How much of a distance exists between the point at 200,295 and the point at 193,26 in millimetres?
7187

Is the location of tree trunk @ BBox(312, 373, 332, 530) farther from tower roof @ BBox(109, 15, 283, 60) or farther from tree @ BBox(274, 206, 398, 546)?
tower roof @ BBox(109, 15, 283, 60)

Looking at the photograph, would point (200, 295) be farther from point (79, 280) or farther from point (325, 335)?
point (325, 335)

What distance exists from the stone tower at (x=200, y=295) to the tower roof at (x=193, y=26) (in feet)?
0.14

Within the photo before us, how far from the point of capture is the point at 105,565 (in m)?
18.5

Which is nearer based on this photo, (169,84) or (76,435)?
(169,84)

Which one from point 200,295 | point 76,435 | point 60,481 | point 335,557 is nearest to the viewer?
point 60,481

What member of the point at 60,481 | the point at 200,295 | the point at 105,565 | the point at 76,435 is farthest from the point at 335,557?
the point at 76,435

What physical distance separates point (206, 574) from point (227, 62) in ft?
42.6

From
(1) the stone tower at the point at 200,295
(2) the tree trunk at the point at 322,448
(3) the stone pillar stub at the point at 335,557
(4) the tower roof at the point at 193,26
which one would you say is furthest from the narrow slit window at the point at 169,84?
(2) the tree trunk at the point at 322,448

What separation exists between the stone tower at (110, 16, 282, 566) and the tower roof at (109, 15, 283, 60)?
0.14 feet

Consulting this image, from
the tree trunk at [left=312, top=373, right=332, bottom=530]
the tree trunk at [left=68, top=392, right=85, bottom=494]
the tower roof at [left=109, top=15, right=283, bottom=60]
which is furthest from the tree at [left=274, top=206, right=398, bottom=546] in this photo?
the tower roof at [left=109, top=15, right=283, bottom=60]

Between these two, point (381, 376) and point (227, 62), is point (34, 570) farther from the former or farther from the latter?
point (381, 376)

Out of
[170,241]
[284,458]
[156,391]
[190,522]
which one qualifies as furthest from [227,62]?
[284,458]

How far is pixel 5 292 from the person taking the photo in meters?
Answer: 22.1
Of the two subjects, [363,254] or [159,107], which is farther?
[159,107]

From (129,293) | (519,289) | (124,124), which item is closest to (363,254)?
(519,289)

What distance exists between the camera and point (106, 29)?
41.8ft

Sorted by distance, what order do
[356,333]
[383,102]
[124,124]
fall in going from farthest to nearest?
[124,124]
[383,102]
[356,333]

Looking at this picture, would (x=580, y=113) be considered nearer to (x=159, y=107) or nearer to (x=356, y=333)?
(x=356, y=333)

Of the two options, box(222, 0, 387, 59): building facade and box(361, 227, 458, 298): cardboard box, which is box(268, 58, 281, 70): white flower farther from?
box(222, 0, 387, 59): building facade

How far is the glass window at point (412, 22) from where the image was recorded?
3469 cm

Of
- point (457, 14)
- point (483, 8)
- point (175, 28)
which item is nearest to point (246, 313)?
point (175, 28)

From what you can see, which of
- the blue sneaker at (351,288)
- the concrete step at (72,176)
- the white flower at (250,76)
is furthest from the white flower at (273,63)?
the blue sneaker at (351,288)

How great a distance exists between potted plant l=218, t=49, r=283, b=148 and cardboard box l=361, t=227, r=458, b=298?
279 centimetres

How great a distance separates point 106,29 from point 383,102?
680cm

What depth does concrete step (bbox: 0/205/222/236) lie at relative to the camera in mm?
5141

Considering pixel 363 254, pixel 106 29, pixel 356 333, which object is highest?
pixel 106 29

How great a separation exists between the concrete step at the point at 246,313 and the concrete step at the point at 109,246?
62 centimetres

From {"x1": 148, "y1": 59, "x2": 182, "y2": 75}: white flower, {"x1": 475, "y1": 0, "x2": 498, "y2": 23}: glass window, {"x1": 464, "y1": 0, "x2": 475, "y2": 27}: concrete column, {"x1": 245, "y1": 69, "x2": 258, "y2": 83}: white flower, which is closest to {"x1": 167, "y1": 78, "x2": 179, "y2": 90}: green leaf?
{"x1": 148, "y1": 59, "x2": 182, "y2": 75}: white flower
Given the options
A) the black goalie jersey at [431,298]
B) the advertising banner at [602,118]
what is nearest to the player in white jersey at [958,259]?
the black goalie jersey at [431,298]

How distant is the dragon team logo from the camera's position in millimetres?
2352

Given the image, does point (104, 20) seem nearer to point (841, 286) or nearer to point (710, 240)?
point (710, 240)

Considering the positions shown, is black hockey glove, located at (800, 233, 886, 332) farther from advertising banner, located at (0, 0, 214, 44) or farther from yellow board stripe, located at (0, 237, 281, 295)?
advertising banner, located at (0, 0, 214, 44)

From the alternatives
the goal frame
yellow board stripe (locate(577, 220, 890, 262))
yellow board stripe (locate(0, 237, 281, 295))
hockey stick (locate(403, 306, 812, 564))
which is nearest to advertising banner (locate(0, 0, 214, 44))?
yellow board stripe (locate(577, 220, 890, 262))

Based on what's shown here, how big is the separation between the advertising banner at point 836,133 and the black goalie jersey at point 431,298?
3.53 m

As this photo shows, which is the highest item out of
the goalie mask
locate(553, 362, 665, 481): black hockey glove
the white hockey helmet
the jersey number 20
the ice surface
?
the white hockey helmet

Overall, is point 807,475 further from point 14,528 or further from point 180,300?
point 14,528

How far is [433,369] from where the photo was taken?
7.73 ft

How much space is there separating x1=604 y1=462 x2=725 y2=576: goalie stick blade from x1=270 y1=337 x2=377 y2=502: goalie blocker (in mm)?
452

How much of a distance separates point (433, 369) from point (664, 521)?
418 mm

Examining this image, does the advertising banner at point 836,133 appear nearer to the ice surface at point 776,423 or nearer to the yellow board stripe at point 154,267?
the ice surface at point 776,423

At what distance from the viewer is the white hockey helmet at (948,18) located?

***

Given task:
Reproduce every one of the records above word for word, changing and adding nothing.

Written answer:
How much of a distance exists between the point at 200,295 and the point at 193,26 in millimetres?
7187

Is the location of tree trunk @ BBox(312, 373, 332, 530) farther from tower roof @ BBox(109, 15, 283, 60) or farther from tree @ BBox(274, 206, 398, 546)?
tower roof @ BBox(109, 15, 283, 60)

Looking at the photograph, would point (200, 295) be farther from point (79, 280) or farther from point (325, 335)?
point (325, 335)

What distance exists from the stone tower at (x=200, y=295) to the tower roof at (x=193, y=26) (in feet)?
0.14

Within the photo before us, how far from the point of capture is the point at 105,565 (in m)?
18.5

Which is nearer based on this photo, (169,84) or (76,435)?
(169,84)

Which one from point 200,295 | point 76,435 | point 60,481 | point 335,557 is nearest to the viewer?
point 60,481

What member of the point at 60,481 | the point at 200,295 | the point at 105,565 | the point at 76,435 is farthest from the point at 335,557?
the point at 76,435

What physical distance separates point (206, 574) from point (227, 62) in ft?
42.6

From
(1) the stone tower at the point at 200,295
(2) the tree trunk at the point at 322,448
(3) the stone pillar stub at the point at 335,557
(4) the tower roof at the point at 193,26
which one would you say is furthest from the narrow slit window at the point at 169,84?
(2) the tree trunk at the point at 322,448

What separation exists between the stone tower at (110, 16, 282, 566) and the tower roof at (109, 15, 283, 60)?
0.14 feet

Consulting this image, from
the tree trunk at [left=312, top=373, right=332, bottom=530]
the tree trunk at [left=68, top=392, right=85, bottom=494]
the tower roof at [left=109, top=15, right=283, bottom=60]
which is furthest from the tree at [left=274, top=206, right=398, bottom=546] in this photo?
the tower roof at [left=109, top=15, right=283, bottom=60]

Between these two, point (381, 376) and point (227, 62), is point (34, 570) farther from the former or farther from the latter?
point (381, 376)

Out of
[170,241]
[284,458]
[156,391]
[190,522]
which one qualifies as furthest from [227,62]?
[284,458]

How far is pixel 5 292 from the person taking the photo in meters?
Answer: 22.1
Of the two subjects, [363,254] or [159,107], which is farther?
[159,107]

From (129,293) | (519,289) | (124,124), which item is closest to (363,254)?
(519,289)

What distance exists between the camera and point (106, 29)?
41.8ft

Sorted by distance, what order do
[356,333]
[383,102]
[124,124]
fall in going from farthest to nearest?
[124,124]
[383,102]
[356,333]

Looking at this picture, would (x=580, y=113) be considered nearer to (x=159, y=107) or nearer to (x=356, y=333)?
(x=356, y=333)

Of the two options, box(222, 0, 387, 59): building facade and box(361, 227, 458, 298): cardboard box, which is box(268, 58, 281, 70): white flower farther from?
box(222, 0, 387, 59): building facade

How far is the glass window at point (412, 22) from where the image was recorded?
3469 cm

Of
- point (457, 14)
- point (483, 8)
- point (175, 28)
which item is nearest to point (246, 313)?
point (175, 28)

From what you can see, which of
- the blue sneaker at (351,288)
- the concrete step at (72,176)
- the white flower at (250,76)
is furthest from the white flower at (273,63)?
the blue sneaker at (351,288)

How great a distance exists between potted plant l=218, t=49, r=283, b=148 and cardboard box l=361, t=227, r=458, b=298?
279 centimetres

How great a distance separates point 106,29 from point 383,102?
680cm

What depth does concrete step (bbox: 0/205/222/236) lie at relative to the camera in mm?
5141

Considering pixel 363 254, pixel 106 29, pixel 356 333, which object is highest?
pixel 106 29

How great a separation exists between the concrete step at the point at 246,313 and the concrete step at the point at 109,246?
62 centimetres

From {"x1": 148, "y1": 59, "x2": 182, "y2": 75}: white flower, {"x1": 475, "y1": 0, "x2": 498, "y2": 23}: glass window, {"x1": 464, "y1": 0, "x2": 475, "y2": 27}: concrete column, {"x1": 245, "y1": 69, "x2": 258, "y2": 83}: white flower, which is closest to {"x1": 167, "y1": 78, "x2": 179, "y2": 90}: green leaf?
{"x1": 148, "y1": 59, "x2": 182, "y2": 75}: white flower
Given the options
A) the black goalie jersey at [431,298]
B) the advertising banner at [602,118]
what is nearest to the player in white jersey at [958,259]?
the black goalie jersey at [431,298]

How distant is the dragon team logo from the camera's position in millimetres?
2352

Given the image, does point (104, 20) seem nearer to point (841, 286) or nearer to point (710, 240)?
point (710, 240)

Considering the positions shown, is black hockey glove, located at (800, 233, 886, 332) farther from advertising banner, located at (0, 0, 214, 44) or farther from yellow board stripe, located at (0, 237, 281, 295)?
advertising banner, located at (0, 0, 214, 44)

From the alternatives
the goal frame
yellow board stripe (locate(577, 220, 890, 262))
yellow board stripe (locate(0, 237, 281, 295))
hockey stick (locate(403, 306, 812, 564))
which is nearest to advertising banner (locate(0, 0, 214, 44))?
yellow board stripe (locate(577, 220, 890, 262))

Based on what's shown here, how big is the separation between the advertising banner at point 836,133 and the black goalie jersey at point 431,298?
3.53 m

As this photo shows, which is the highest item out of
the goalie mask
locate(553, 362, 665, 481): black hockey glove
the white hockey helmet
the jersey number 20
the ice surface
?
the white hockey helmet

Overall, is point 807,475 further from point 14,528 or further from point 180,300?
point 14,528

How far is [433,369] from where the photo was taken?
7.73 ft

How much space is there separating x1=604 y1=462 x2=725 y2=576: goalie stick blade from x1=270 y1=337 x2=377 y2=502: goalie blocker (in mm)?
452

How much of a distance separates point (433, 369) from point (664, 521)?
418 mm

Examining this image, does the advertising banner at point 836,133 appear nearer to the ice surface at point 776,423 or nearer to the yellow board stripe at point 154,267?
the ice surface at point 776,423

At what distance from the viewer is the white hockey helmet at (948,18) located?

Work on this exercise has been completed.